• **TASK OBJECTIVE**
Please write out everything from the line containing "Is it sandstone" down to the line containing "176 centimetres", swapping "green leaf with white marking" for "green leaf with pale marking" and leaving all else unchanged. Omit the pictures from your answer.

• **PROVIDED RECORDS**
------------------------------------
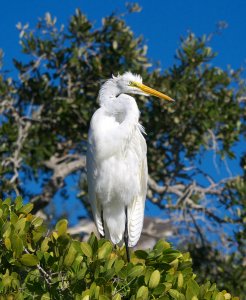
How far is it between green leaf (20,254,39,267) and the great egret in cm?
189

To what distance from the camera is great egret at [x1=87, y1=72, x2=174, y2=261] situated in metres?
5.34

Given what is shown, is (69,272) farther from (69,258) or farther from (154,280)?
(154,280)

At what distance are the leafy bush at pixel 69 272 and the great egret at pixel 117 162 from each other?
5.24 ft

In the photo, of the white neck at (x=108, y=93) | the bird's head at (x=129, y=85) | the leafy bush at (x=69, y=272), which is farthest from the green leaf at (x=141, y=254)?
the bird's head at (x=129, y=85)

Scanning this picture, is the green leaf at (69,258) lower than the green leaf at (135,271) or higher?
higher

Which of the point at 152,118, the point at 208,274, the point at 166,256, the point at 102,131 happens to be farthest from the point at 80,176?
the point at 166,256

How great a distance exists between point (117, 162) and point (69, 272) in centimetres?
194

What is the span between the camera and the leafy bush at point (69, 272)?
3.51 metres

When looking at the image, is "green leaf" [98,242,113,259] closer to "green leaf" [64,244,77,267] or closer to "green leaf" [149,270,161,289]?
"green leaf" [64,244,77,267]

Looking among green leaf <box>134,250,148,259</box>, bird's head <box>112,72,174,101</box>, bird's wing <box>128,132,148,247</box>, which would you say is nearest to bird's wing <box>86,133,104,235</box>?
bird's wing <box>128,132,148,247</box>

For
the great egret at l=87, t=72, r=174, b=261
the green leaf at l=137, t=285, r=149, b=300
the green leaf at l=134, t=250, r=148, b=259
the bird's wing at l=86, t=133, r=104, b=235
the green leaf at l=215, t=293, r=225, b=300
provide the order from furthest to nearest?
1. the bird's wing at l=86, t=133, r=104, b=235
2. the great egret at l=87, t=72, r=174, b=261
3. the green leaf at l=134, t=250, r=148, b=259
4. the green leaf at l=215, t=293, r=225, b=300
5. the green leaf at l=137, t=285, r=149, b=300

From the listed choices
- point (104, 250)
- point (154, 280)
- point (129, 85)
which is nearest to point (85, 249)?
point (104, 250)

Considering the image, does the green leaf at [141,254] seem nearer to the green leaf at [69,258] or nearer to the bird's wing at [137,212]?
the green leaf at [69,258]

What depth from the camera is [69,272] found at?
141 inches
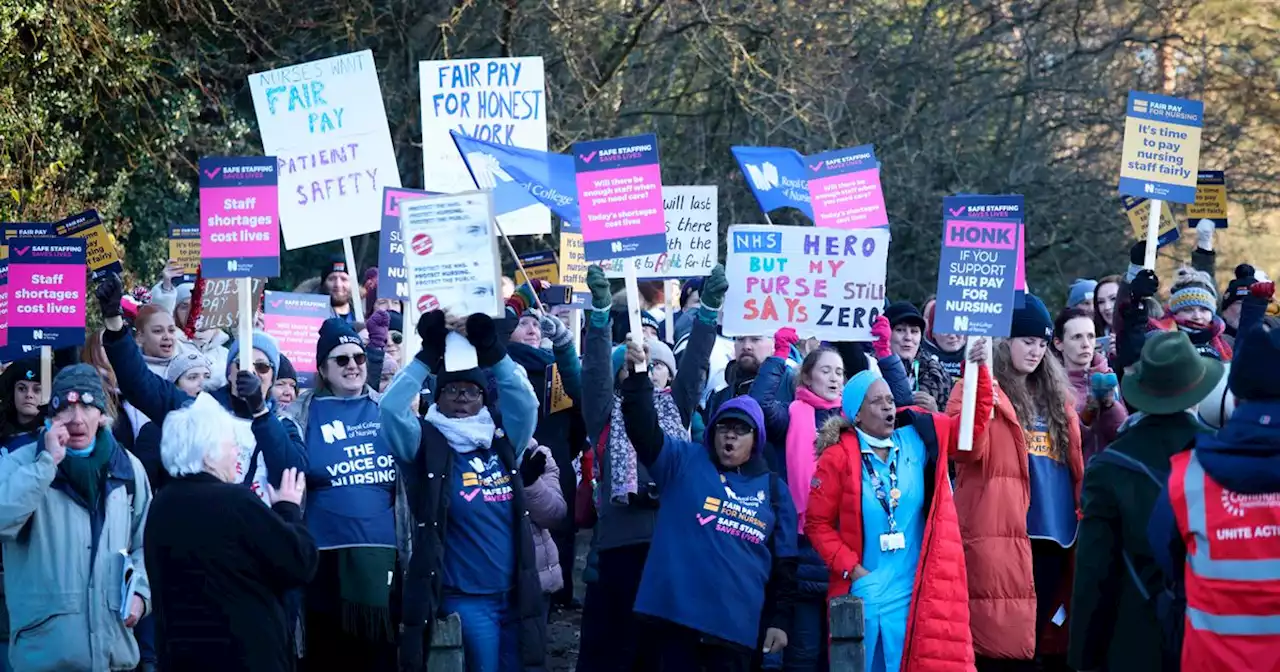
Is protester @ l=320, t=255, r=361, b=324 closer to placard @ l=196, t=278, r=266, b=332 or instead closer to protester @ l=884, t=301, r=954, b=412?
placard @ l=196, t=278, r=266, b=332

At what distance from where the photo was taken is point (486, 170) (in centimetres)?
1140

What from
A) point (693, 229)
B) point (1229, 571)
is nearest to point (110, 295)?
point (1229, 571)

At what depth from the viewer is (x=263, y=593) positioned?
20.1 ft

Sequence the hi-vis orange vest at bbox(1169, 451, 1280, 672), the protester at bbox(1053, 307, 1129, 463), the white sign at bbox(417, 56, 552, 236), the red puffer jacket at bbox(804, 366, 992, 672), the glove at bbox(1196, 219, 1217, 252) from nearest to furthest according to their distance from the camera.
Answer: the hi-vis orange vest at bbox(1169, 451, 1280, 672) → the red puffer jacket at bbox(804, 366, 992, 672) → the protester at bbox(1053, 307, 1129, 463) → the glove at bbox(1196, 219, 1217, 252) → the white sign at bbox(417, 56, 552, 236)

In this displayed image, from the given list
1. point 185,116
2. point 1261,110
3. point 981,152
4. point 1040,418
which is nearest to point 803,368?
point 1040,418

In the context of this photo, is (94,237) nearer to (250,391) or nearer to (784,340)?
(250,391)

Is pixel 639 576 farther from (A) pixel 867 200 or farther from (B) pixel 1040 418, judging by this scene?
(A) pixel 867 200

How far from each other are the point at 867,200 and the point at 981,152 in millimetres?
7800

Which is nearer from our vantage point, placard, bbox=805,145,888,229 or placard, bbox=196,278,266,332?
placard, bbox=196,278,266,332

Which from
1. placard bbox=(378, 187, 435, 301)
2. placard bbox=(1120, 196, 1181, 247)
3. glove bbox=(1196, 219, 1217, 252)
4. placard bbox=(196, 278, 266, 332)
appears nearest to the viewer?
placard bbox=(378, 187, 435, 301)

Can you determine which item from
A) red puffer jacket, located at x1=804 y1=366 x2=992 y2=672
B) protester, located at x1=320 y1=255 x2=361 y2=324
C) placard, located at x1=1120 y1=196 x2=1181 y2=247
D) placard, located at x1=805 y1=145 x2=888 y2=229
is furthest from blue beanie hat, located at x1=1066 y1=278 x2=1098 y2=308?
protester, located at x1=320 y1=255 x2=361 y2=324

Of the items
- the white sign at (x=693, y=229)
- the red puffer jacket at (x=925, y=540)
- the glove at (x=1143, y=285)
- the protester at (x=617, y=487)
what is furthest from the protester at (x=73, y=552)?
the white sign at (x=693, y=229)

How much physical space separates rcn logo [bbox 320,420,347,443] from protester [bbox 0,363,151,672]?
1024 mm

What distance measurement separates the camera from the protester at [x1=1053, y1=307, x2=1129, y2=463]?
336 inches
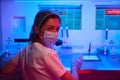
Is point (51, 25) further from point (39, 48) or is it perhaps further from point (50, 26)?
point (39, 48)

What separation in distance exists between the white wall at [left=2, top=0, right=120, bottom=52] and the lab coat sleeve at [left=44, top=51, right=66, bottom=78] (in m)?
1.33

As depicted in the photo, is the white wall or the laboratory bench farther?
the white wall

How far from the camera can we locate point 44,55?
3.49 feet

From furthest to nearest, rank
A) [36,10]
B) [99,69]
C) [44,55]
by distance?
[36,10], [99,69], [44,55]

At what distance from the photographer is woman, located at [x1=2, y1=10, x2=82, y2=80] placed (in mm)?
1074

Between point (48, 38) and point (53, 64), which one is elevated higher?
point (48, 38)

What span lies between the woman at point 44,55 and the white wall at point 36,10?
1223 mm

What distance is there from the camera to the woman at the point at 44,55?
Answer: 42.3 inches

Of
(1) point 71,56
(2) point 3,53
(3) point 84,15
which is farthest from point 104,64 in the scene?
(2) point 3,53

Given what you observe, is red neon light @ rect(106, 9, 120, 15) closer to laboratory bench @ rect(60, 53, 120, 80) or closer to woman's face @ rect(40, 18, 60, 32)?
laboratory bench @ rect(60, 53, 120, 80)

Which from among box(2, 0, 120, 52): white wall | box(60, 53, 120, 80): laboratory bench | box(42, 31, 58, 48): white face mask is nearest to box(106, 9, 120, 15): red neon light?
box(2, 0, 120, 52): white wall

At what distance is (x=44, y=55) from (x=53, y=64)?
63 mm

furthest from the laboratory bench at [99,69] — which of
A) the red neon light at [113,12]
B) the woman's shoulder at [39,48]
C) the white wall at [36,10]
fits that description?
the woman's shoulder at [39,48]

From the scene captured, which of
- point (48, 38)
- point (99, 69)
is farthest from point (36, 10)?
point (48, 38)
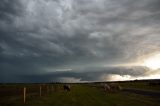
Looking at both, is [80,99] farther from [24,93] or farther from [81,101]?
[24,93]

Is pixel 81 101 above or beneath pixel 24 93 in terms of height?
beneath

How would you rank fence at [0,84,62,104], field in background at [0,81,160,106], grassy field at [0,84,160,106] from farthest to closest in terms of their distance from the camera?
1. fence at [0,84,62,104]
2. field in background at [0,81,160,106]
3. grassy field at [0,84,160,106]

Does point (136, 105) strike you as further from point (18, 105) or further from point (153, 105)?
point (18, 105)

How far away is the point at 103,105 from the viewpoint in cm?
2623

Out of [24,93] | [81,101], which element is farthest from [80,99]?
[24,93]

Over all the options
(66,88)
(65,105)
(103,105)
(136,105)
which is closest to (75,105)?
(65,105)

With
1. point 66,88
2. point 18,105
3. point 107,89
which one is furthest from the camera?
point 66,88

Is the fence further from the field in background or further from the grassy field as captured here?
the grassy field

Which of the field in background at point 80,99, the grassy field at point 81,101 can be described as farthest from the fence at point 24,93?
the grassy field at point 81,101

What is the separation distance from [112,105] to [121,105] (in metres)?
0.95

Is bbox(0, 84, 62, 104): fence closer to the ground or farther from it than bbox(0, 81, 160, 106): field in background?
farther from it

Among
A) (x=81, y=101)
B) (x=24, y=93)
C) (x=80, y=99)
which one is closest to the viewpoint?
(x=24, y=93)

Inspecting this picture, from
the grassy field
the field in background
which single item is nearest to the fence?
the field in background

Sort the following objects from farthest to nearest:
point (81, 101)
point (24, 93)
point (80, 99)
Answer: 1. point (80, 99)
2. point (81, 101)
3. point (24, 93)
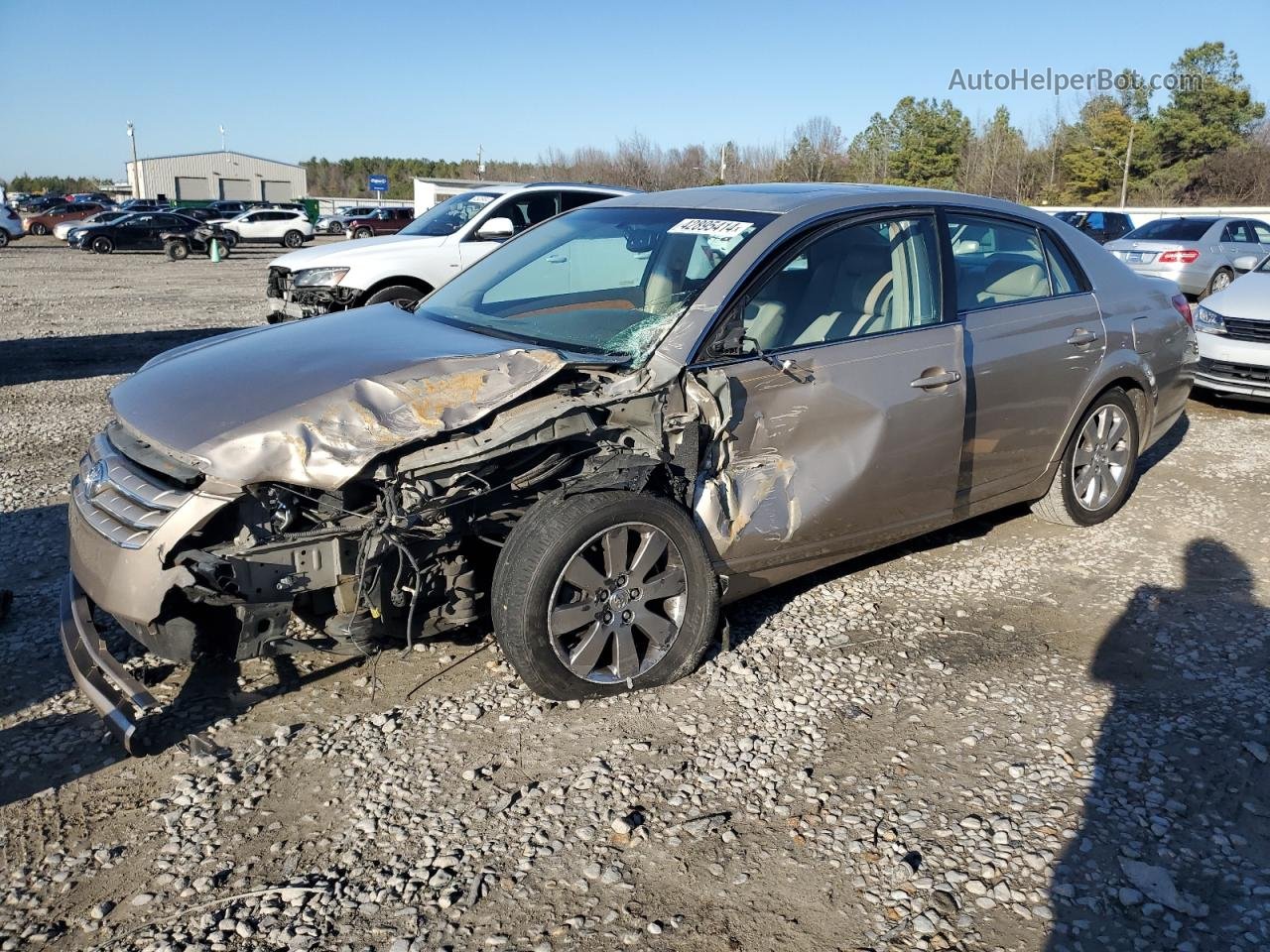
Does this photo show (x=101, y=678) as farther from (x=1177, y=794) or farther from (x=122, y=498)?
(x=1177, y=794)

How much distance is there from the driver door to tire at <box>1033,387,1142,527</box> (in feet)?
3.74

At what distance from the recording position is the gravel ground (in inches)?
101

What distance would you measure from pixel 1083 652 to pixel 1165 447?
13.5 ft

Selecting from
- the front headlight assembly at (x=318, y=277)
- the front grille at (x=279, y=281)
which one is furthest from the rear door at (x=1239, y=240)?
the front grille at (x=279, y=281)

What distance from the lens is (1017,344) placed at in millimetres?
4656

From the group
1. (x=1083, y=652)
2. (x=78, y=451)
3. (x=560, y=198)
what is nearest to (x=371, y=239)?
(x=560, y=198)

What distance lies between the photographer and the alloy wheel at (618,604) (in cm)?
343

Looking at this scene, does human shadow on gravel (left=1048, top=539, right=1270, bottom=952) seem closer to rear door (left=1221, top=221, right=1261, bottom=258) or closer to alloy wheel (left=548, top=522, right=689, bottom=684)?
alloy wheel (left=548, top=522, right=689, bottom=684)

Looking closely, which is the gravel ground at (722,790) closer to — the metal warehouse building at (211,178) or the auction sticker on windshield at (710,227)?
the auction sticker on windshield at (710,227)

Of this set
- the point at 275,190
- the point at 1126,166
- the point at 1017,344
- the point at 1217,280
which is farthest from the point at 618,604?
the point at 275,190

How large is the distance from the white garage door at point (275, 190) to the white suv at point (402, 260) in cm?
8417

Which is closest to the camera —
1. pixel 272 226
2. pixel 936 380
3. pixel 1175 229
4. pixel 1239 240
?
pixel 936 380

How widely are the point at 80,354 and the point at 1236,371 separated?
11.7 m

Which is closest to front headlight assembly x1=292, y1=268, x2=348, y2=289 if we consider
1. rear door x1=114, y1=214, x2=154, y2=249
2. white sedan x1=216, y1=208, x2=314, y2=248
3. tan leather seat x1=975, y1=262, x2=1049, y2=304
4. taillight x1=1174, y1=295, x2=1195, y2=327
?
tan leather seat x1=975, y1=262, x2=1049, y2=304
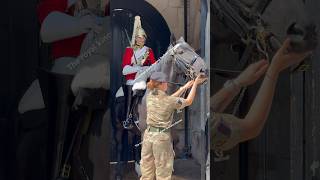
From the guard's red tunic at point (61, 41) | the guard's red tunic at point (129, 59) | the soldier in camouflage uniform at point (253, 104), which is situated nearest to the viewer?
the guard's red tunic at point (61, 41)

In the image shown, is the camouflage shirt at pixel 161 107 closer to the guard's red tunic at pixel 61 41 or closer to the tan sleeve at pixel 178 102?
the tan sleeve at pixel 178 102

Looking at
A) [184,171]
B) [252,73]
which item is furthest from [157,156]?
[252,73]

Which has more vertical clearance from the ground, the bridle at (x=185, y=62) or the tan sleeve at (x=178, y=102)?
the bridle at (x=185, y=62)

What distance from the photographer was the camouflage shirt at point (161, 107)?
3.33 metres

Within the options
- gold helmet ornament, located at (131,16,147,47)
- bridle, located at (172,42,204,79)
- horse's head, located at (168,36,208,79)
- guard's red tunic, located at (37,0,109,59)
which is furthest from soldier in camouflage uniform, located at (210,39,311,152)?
gold helmet ornament, located at (131,16,147,47)

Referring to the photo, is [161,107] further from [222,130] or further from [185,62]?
[222,130]

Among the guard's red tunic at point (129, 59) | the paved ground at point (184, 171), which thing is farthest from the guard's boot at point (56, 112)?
the guard's red tunic at point (129, 59)

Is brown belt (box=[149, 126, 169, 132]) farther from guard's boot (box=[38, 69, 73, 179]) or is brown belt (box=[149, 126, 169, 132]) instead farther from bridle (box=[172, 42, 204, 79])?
guard's boot (box=[38, 69, 73, 179])

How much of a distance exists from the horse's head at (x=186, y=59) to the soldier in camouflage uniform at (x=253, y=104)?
0.23 metres

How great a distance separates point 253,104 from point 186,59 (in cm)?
58

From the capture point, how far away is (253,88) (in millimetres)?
2975

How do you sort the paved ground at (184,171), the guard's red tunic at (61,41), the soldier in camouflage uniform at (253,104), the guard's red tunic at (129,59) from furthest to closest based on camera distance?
the guard's red tunic at (129,59), the paved ground at (184,171), the soldier in camouflage uniform at (253,104), the guard's red tunic at (61,41)

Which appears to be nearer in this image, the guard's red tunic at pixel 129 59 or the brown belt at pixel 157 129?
the brown belt at pixel 157 129

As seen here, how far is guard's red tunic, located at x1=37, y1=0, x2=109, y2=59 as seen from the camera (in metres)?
2.44
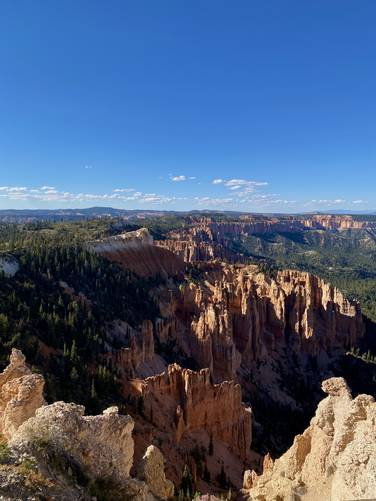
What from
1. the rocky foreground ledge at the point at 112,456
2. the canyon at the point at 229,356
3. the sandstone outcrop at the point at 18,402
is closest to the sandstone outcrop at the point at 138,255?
the canyon at the point at 229,356

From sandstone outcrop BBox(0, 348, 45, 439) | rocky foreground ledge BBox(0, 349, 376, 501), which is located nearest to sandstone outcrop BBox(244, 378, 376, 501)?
rocky foreground ledge BBox(0, 349, 376, 501)

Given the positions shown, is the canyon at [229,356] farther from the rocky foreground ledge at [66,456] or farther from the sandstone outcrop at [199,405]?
the rocky foreground ledge at [66,456]

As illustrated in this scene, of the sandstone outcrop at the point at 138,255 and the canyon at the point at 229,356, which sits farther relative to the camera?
the sandstone outcrop at the point at 138,255

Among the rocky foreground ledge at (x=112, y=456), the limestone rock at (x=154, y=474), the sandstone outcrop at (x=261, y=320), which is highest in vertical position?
the rocky foreground ledge at (x=112, y=456)

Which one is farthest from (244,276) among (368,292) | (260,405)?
(368,292)

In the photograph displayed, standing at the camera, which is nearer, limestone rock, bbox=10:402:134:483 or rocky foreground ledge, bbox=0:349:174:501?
rocky foreground ledge, bbox=0:349:174:501

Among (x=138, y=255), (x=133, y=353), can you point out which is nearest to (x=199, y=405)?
(x=133, y=353)

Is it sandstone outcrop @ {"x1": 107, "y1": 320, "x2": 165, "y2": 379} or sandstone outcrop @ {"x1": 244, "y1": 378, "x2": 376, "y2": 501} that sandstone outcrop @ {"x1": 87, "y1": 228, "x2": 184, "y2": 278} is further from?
sandstone outcrop @ {"x1": 244, "y1": 378, "x2": 376, "y2": 501}

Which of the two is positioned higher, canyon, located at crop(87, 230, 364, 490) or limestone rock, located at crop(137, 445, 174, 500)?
limestone rock, located at crop(137, 445, 174, 500)
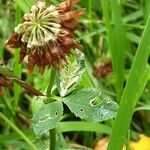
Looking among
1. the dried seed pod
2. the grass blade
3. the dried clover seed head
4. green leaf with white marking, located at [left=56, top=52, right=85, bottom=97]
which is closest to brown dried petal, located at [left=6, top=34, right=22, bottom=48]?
the dried clover seed head

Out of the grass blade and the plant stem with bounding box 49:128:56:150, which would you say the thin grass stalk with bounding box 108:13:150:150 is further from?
the grass blade

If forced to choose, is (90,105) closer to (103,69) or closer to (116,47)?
(116,47)

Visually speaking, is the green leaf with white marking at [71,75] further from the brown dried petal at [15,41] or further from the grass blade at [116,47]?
the grass blade at [116,47]

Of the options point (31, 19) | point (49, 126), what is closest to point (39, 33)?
point (31, 19)

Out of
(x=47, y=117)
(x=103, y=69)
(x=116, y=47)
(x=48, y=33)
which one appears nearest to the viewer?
(x=48, y=33)

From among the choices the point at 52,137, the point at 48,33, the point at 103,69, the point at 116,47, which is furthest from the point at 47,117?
the point at 103,69

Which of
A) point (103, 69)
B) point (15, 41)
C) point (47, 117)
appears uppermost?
A: point (15, 41)

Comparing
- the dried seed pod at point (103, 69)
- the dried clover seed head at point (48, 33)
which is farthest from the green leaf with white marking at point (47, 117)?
the dried seed pod at point (103, 69)
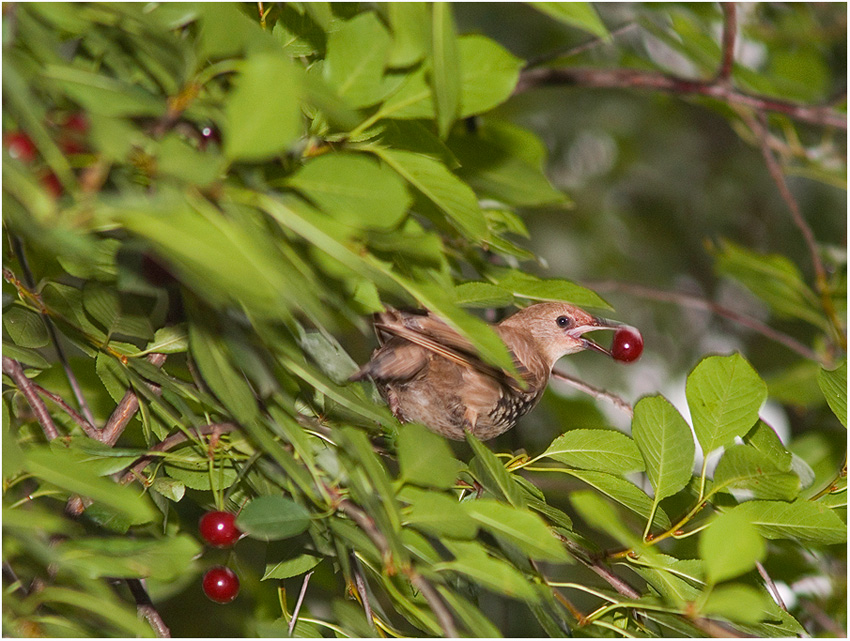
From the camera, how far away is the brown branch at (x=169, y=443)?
176 centimetres

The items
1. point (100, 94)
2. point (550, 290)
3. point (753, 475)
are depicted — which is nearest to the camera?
point (100, 94)

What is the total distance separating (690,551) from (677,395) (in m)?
4.75

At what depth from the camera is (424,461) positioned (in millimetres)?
1466

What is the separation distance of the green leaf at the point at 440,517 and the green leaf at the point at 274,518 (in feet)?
0.63

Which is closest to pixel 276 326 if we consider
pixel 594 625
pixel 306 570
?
pixel 306 570

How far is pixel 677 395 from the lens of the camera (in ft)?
23.3

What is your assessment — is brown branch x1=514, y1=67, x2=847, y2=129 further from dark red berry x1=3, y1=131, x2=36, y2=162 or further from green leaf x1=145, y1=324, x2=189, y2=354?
dark red berry x1=3, y1=131, x2=36, y2=162

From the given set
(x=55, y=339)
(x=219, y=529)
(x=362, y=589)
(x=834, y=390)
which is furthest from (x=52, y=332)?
(x=834, y=390)

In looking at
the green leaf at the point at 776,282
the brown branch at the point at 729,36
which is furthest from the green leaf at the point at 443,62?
the green leaf at the point at 776,282

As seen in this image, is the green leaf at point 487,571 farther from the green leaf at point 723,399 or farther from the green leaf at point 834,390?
the green leaf at point 834,390

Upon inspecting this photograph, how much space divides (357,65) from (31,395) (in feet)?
------------------------------------
• **OUTPUT**
Is it sandstone outcrop @ {"x1": 107, "y1": 320, "x2": 165, "y2": 379} or sandstone outcrop @ {"x1": 244, "y1": 378, "x2": 376, "y2": 501} that sandstone outcrop @ {"x1": 87, "y1": 228, "x2": 184, "y2": 278} is further from?
sandstone outcrop @ {"x1": 244, "y1": 378, "x2": 376, "y2": 501}

Which of the two is positioned higher, canyon, located at crop(87, 230, 364, 490) or limestone rock, located at crop(137, 445, 174, 500)?
limestone rock, located at crop(137, 445, 174, 500)
Looking among
1. the dried seed pod
2. the grass blade
3. the dried clover seed head
4. green leaf with pale marking, located at [left=56, top=52, right=85, bottom=97]
which is closest to brown dried petal, located at [left=6, top=34, right=22, bottom=48]?
the dried clover seed head

Out of the grass blade and the plant stem with bounding box 49:128:56:150, which would you say the thin grass stalk with bounding box 108:13:150:150 is further from?
the grass blade

If forced to choose, is (90,105) closer to (103,69) or closer to (116,47)?
(116,47)

Visually speaking, is the green leaf with pale marking at [71,75] further from the brown dried petal at [15,41] or further from the grass blade at [116,47]?
the grass blade at [116,47]

Of the options point (31, 19) | point (49, 126), what is closest to point (39, 33)?
point (31, 19)

Out of
(x=47, y=117)
(x=103, y=69)
(x=116, y=47)
(x=48, y=33)
which one appears nearest to the viewer?
(x=48, y=33)

From among the choices the point at 52,137, the point at 48,33, the point at 103,69, the point at 116,47, which is furthest from the point at 47,117?
the point at 103,69

Which of
A) point (103, 69)
B) point (15, 41)
C) point (47, 117)
appears uppermost?
A: point (15, 41)

Comparing
- the dried seed pod at point (103, 69)
- the dried clover seed head at point (48, 33)
which is farthest from the green leaf with pale marking at point (47, 117)?
the dried seed pod at point (103, 69)
From the camera, how far away is the brown branch at (x=169, y=443)?
176 centimetres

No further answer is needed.